▶ Recorded data:
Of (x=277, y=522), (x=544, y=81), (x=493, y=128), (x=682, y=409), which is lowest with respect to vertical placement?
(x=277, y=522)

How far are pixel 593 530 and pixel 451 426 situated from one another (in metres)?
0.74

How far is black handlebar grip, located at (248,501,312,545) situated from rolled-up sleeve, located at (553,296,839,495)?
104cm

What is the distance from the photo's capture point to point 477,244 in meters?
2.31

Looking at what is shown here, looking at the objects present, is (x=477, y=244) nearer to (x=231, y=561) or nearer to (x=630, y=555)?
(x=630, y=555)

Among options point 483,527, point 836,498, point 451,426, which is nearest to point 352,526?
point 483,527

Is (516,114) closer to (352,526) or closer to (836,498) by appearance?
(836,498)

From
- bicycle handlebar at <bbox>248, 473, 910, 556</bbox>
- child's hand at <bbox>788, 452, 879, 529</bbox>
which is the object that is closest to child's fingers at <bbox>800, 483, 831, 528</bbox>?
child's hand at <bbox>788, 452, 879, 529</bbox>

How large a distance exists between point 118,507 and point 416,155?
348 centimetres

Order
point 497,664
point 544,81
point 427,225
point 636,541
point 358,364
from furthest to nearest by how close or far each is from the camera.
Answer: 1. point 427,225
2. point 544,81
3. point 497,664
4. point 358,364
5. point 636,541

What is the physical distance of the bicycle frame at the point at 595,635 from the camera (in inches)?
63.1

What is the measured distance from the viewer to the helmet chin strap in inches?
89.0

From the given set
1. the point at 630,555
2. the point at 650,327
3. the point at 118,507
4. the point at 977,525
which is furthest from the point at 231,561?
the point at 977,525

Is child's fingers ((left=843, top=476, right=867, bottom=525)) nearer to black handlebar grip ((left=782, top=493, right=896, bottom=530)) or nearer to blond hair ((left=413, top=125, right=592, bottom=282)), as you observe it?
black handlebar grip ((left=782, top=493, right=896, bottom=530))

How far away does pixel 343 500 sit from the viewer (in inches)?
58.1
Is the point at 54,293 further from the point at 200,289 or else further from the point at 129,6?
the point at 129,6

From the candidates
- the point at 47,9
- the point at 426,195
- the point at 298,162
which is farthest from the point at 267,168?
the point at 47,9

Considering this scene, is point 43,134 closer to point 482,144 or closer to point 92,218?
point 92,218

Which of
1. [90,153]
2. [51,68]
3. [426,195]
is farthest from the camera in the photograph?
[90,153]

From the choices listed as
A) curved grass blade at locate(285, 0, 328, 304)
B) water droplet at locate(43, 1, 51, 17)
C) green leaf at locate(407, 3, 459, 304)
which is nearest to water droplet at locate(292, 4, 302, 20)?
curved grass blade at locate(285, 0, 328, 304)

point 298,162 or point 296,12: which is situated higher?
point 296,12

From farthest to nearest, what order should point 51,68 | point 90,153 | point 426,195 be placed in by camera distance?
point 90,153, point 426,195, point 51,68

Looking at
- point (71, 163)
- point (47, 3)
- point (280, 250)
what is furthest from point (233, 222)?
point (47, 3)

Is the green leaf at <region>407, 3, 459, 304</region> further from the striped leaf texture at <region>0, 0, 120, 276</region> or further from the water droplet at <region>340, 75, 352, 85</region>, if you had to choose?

▶ What the task requires:
Please return every one of the records above word for word, changing nothing.

▶ Expected answer:
Of (x=277, y=522), (x=544, y=81), (x=493, y=128), (x=682, y=409), which is lowest with respect to vertical placement?
(x=277, y=522)

How far are pixel 593 530 and pixel 451 426 situated from one another (in metres)?
0.74

How far is black handlebar grip, located at (248,501,312,545) situated from rolled-up sleeve, located at (553,296,839,495)?
104cm

What is the distance from the photo's capture point to point 477,244 in meters?
2.31

Looking at what is shown here, looking at the objects present, is (x=477, y=244) nearer to (x=231, y=561) or nearer to (x=630, y=555)?
(x=630, y=555)

Among options point 483,527, point 836,498, point 451,426, which is nearest to point 352,526?
point 483,527

Is (516,114) closer to (352,526) or closer to (836,498) by appearance?
(836,498)

From
- bicycle handlebar at <bbox>248, 473, 910, 556</bbox>
- child's hand at <bbox>788, 452, 879, 529</bbox>
which is the object that is closest to child's fingers at <bbox>800, 483, 831, 528</bbox>?
child's hand at <bbox>788, 452, 879, 529</bbox>

How large a distance exists between point 118,507 and point 416,155?
348 centimetres

Order
point 497,664
point 544,81
point 427,225
point 636,541
point 358,364
from furthest to nearest by how close or far each is from the camera.
Answer: 1. point 427,225
2. point 544,81
3. point 497,664
4. point 358,364
5. point 636,541

What is the physical distance of the bicycle frame at the point at 595,635 from the camera (in inches)?
63.1

What is the measured distance from the viewer to the helmet chin strap in inches?
89.0

From the given set
1. the point at 630,555
2. the point at 650,327
3. the point at 118,507
4. the point at 977,525
which is furthest from the point at 231,561?
the point at 977,525

Is child's fingers ((left=843, top=476, right=867, bottom=525)) nearer to black handlebar grip ((left=782, top=493, right=896, bottom=530)) or nearer to blond hair ((left=413, top=125, right=592, bottom=282)), as you observe it?
black handlebar grip ((left=782, top=493, right=896, bottom=530))

How far away does pixel 343 500 sit from the viewer (in inches)?
58.1
Is the point at 54,293 further from the point at 200,289 or else further from the point at 129,6?
the point at 129,6

From the candidates
- the point at 47,9
- the point at 426,195
- the point at 298,162
which is farthest from the point at 267,168?
the point at 47,9

Considering this scene, is point 43,134 closer to point 482,144 or closer to point 92,218?
point 92,218

Which of
1. [90,153]
2. [51,68]
3. [426,195]
is farthest from the camera in the photograph?
[90,153]

From the choices listed as
A) curved grass blade at locate(285, 0, 328, 304)
B) water droplet at locate(43, 1, 51, 17)
C) green leaf at locate(407, 3, 459, 304)
which is nearest to water droplet at locate(292, 4, 302, 20)?
curved grass blade at locate(285, 0, 328, 304)

point 298,162 or point 296,12: which is situated higher?
point 296,12

From farthest to nearest, what order should point 51,68 | point 90,153 | point 426,195 be placed in by camera distance?
point 90,153, point 426,195, point 51,68

Looking at
- point (71, 163)
- point (47, 3)
- point (280, 250)
what is furthest from point (233, 222)?
point (47, 3)

Is the green leaf at <region>407, 3, 459, 304</region> further from the striped leaf texture at <region>0, 0, 120, 276</region> or further from the water droplet at <region>340, 75, 352, 85</region>, if you had to choose?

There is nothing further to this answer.